Stefan Hajnoczi May 16, 2013, 7:30 a.m. UTC | #2

On Thu, May 16, 2013 at 11:27:38AM +0800, Wenchao Xia wrote:
> > +/* See if in-flight requests overlap and wait for them to complete */
> > +static void coroutine_fn wait_for_overlapping_requests(BackupBlockJob *job,
> > +                                                       int64_t start,
> > +                                                       int64_t end)
> > +{
> > +    CowRequest *req;
> > +    bool retry;
> > +
> > +    do {
> > +        retry = false;
> > +        QLIST_FOREACH(req, &job->inflight_reqs, list) {
> > +            if (end > req->start && start < req->end) {
> > +                qemu_co_queue_wait(&req->wait_queue);
> > +                retry = true;
> > +                break;
> > +            }
> > +        }
> > +    } while (retry);
> > +}
> > +
> 
>   In my understanding, there will be possible two program routines entering
> here at same time since it holds read lock instead of write lock, and
> they may also modify job->inflight_reqs, is it possible a race
> condition here? I am not sure whether back-ground job will becomes a
> thread.

No, all operations on a BlockDriverState execute in the same event loop
thread.  Only coroutine synchronization is necessary, which is provided
in these patches.

Paolo Bonzini May 20, 2013, 11:30 a.m. UTC | #3

Il 15/05/2013 16:34, Stefan Hajnoczi ha scritto:
> +    wait_for_overlapping_requests(job, start, end);
> +    cow_request_begin(&cow_request, job, start, end);
> +
> +    for (; start < end; start++) {
> +        if (hbitmap_get(job->bitmap, start)) {
> +            DPRINTF("brdv_co_backup_cow skip C%" PRId64 "\n", start);
> +            continue; /* already copied */
> +        }
> +
> +        /* immediately set bitmap (avoid coroutine race) */
> +        hbitmap_set(job->bitmap, start, 1);
> +

HBitmap already has code for finding the next set bit, but you're not
using it.

To-do list ::
1 – In the patch review thread, copy everything from "No, all operations" down to "in these patches.".
2 – Write what follows the last line of the patch review thread.

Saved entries
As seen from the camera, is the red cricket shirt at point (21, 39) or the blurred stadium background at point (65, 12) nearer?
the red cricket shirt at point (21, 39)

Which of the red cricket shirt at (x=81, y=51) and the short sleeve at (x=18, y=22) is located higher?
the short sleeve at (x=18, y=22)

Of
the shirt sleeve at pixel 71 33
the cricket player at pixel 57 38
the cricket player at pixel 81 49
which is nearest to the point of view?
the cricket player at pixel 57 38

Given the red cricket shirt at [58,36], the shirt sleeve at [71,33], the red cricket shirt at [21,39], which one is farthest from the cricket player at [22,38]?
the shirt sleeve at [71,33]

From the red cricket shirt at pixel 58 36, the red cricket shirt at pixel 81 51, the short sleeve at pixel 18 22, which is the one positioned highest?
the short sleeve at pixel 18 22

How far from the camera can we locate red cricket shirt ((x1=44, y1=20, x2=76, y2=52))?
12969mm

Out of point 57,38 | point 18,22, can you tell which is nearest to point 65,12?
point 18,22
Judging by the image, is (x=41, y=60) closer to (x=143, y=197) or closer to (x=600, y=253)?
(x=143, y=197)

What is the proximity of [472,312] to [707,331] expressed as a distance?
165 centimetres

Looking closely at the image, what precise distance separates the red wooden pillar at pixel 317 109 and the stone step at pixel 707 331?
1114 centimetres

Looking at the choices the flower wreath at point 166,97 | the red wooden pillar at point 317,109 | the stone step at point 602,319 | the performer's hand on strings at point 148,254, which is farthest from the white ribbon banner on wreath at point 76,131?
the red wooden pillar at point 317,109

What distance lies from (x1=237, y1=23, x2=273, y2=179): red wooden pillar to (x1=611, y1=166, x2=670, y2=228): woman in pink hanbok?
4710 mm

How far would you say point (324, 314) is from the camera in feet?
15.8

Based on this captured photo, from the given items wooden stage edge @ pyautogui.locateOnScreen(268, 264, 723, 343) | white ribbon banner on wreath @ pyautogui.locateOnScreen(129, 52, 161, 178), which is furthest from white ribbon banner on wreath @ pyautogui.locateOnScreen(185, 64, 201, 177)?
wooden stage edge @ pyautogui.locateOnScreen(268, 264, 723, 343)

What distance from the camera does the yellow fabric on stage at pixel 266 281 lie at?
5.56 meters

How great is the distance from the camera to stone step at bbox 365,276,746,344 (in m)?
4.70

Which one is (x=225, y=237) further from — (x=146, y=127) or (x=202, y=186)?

Responses for each task ::
1 –
No, all operations on a BlockDriverState execute in the same event loop
thread.  Only coroutine synchronization is necessary, which is provided
in these patches.

2 –
If you reverse the direction of the bitmap, you can use an HBitmapIter here:

> 
> +    start = 0;
> +    end = DIV_ROUND_UP(bdrv_getlength(bs) / BDRV_SECTOR_SIZE,
> +                       BACKUP_BLOCKS_PER_CLUSTER);
> +
> +    job->bitmap = hbitmap_alloc(end, 0);
> +
> +    before_write = bdrv_add_before_write_cb(bs, backup_before_write);
> +
> +    DPRINTF("backup_run start %s %" PRId64 " %" PRId64 "\n",
> +            bdrv_get_device_name(bs), start, end);
> +
> +    for (; start < end; start++) {

... instead of iterating through each item manually.

Paolo

> +        if (block_job_is_cancelled(&job->common)) {
> +            break;
> +        }
> +
> +        /* we need to yield so that qemu_aio_flush() returns.
> +         * (without, VM does not reboot)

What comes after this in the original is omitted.